The joyful feel of the sweeping music is only emphasized by incredible cast that only can be brought together by Resident Director Scott Ford. Despite a slightly underwhelming book, Ford still takes this musical and gives it warmth and plenty of heart. This production also adds a layer of simplicity with a set design by Katie Phillips that includes a band stand and various brought on pieces. It fits the nature of the show and was well done. Everything is tied together with rich colors that Shannon Elliot provides in the lighting as well.

I was pleasantly surprised to see so many new faces in this production. Cam Pederson plays Billy Cane, the WWII soldier and budding writer that Alice takes under her wing, and makes his Twin Cities debut. Pederson gives an eager but never irritating characterization of Billy. He’s engaging to the audience and has a clear voice that is beautifully balanced with the bluegrass style. 

Chris Paulson who plays Jimmy Ray Dobbs, Alice’s love interest during her younger days, is unbelievably charming. What I find so special about Paulson’s performance is his ability to bring that charm and charisma into his singing, not just the performance of a song, but his actual voice itself. It’s breathtaking, especially in numbers like Whoa, Mama

There is nothing I love more than a dynamic duo during a musical that can help bring a little humor no matter what is happening in the scene and Nykeigh Larson and Carl Swanson as Lucy and Daryl. They work for Alice at the literary magazine and bring laughs through every scene. Swanson brings quick wit and sharp humor while Larson shines in her mostly solo number Another Round with her recognizable big belt and fabulous dancing.

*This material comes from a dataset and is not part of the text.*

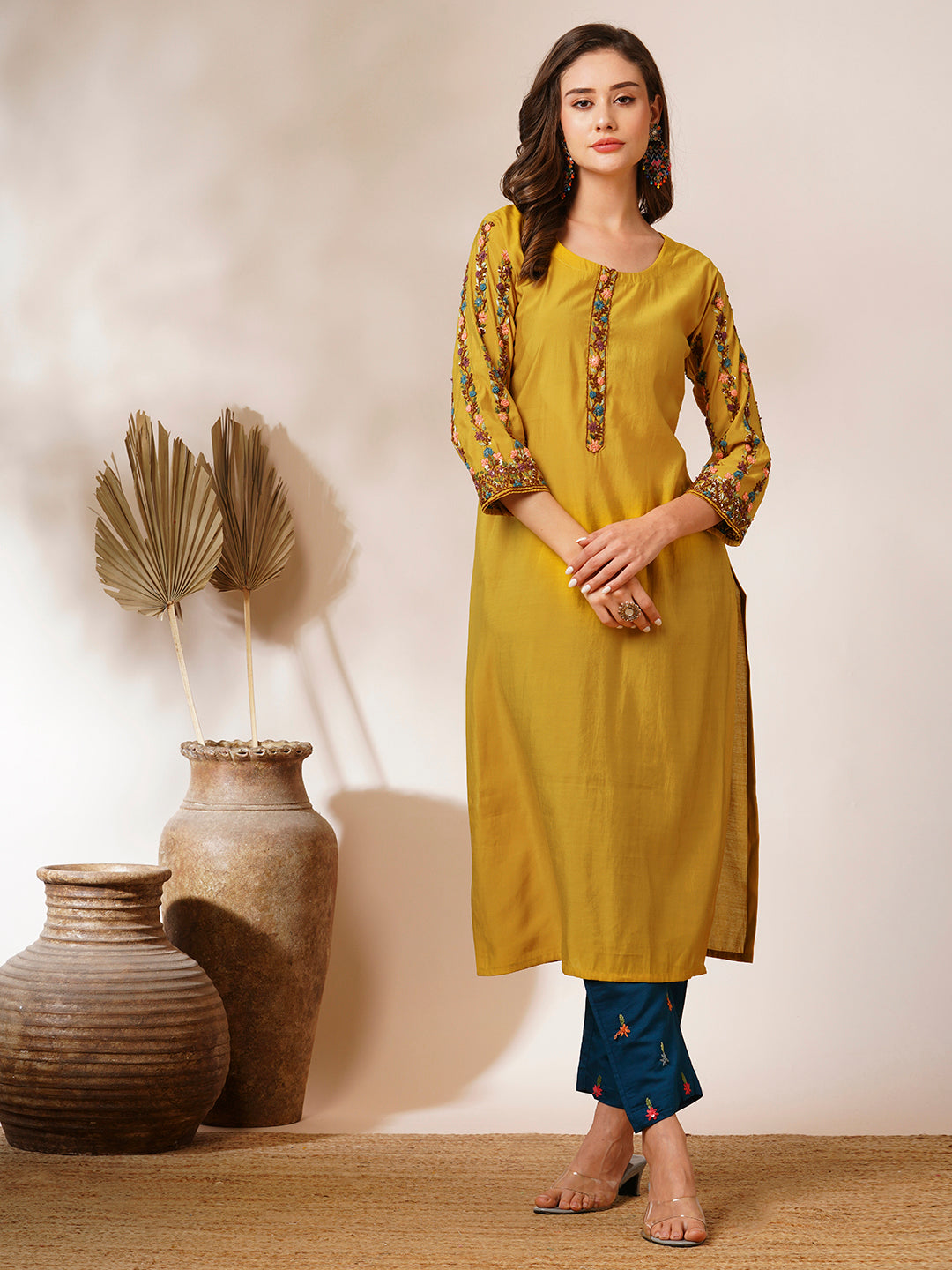 Solid Floral Hand Embroidered Straight Fit Kurta - Yellow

Katie Rozanas leads this show as the title character, quite literally as she is the bright and shining star of this production as Alice Murphy. Rarely have I felt a role was more perfectly cast in a show. Murphy allows herself to fully transform and transport herself back into the American South. She flips between Alice’s younger and older self effortlessly as the show progresses, never forgetting where each character was during her life at that time.

Her pain and sorrow were almost too hard to watch as Murphy is forced to give up her young child. The stakes were high and the choices were there for her. It is disappointing that this is quite possibly the most emotionally disturbing and raw scene in the show and the rest in the scene did not emote as high of stakes. 

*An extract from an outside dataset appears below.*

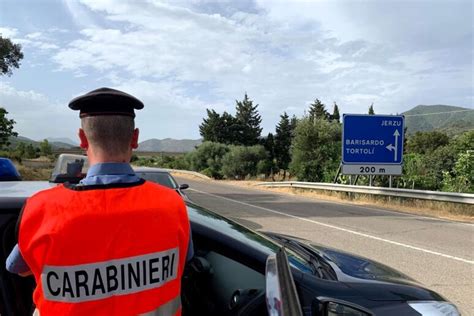 Assalto A Portavalori In Ogliastra Spari E Auto In Fiamme Ultima Ora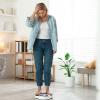 "Estar hinchada" en la menopausia: lo que la microbiota intestinal explica de esta etapa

What happens many times with shows being produced in the Twin Cities is not the production itself but the original source material. As someone who critiques theatre outside of a Broadway setting, when shows are normally first being introduced to the mass public, I see this a lot. Lyric Arts has produced a stunning musical despite the fact that the book - also by Martin and Brickell - has some issues. 

The big reveal happens when we as an audience discover that Billy is actually Alice’s son, the one who was thrown off the train over 20 years ago by Jimmy’s father . By the end of the first act, it was plain as day to see that Billy and Alice were connected somehow, or else why would he be in the story? What was his connection or purpose to plot? These questions loomed until it was revealed with the suitcase and baby blue sweater that Alice originally gave him up in. It definitely could have been work shopped a bit more. 

Bright Star is sure to be on many future theatre company's season lists as it becomes more and more popular. Despite having a short stint on Broadway, this alluring musical will live on in regional areas for decades to come. If you haven’t heard the music or seen this show, I encourage you to experience it first at Lyric Arts.

Bright Star runs at Lyric Arts now through Sept. 29.